__What is being asked__. Going down the data below, set down exactly the line with "لیندا _ آموزش" and each line after it through the line with "500g,1kg,25kg,75kg Bulk honey"; no other lines.

##### Records for the exercise

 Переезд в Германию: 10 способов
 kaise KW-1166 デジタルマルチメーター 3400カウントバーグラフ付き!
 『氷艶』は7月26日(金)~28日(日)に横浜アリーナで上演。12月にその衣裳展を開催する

##########
##### Records for the exercise

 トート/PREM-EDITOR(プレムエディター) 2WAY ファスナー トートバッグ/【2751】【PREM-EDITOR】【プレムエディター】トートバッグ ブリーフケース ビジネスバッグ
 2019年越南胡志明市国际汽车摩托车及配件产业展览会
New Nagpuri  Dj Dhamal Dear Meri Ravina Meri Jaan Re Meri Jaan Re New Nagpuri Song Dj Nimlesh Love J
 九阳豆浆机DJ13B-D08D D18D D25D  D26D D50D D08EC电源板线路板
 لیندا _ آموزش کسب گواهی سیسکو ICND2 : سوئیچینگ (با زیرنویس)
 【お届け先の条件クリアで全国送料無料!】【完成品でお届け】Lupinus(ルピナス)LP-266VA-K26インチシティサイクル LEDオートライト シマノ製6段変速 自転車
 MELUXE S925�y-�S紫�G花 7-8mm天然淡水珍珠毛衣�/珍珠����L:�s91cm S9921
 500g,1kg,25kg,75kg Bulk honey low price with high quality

##########
##### Records for the exercise

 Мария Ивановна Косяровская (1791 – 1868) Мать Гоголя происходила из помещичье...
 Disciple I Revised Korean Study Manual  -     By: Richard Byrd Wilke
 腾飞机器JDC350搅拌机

##########

__Response to this task__.
 لیندا _ آموزش کسب گواهی سیسکو ICND2 : سوئیچینگ (با زیرنویس)
 【お届け先の条件クリアで全国送料無料!】【完成品でお届け】Lupinus(ルピナス)LP-266VA-K26インチシティサイクル LEDオートライト シマノ製6段変速 自転車
 MELUXE S925�y-�S紫�G花 7-8mm天然淡水珍珠毛衣�/珍珠����L:�s91cm S9921
 500g,1kg,25kg,75kg Bulk honey low price with high quality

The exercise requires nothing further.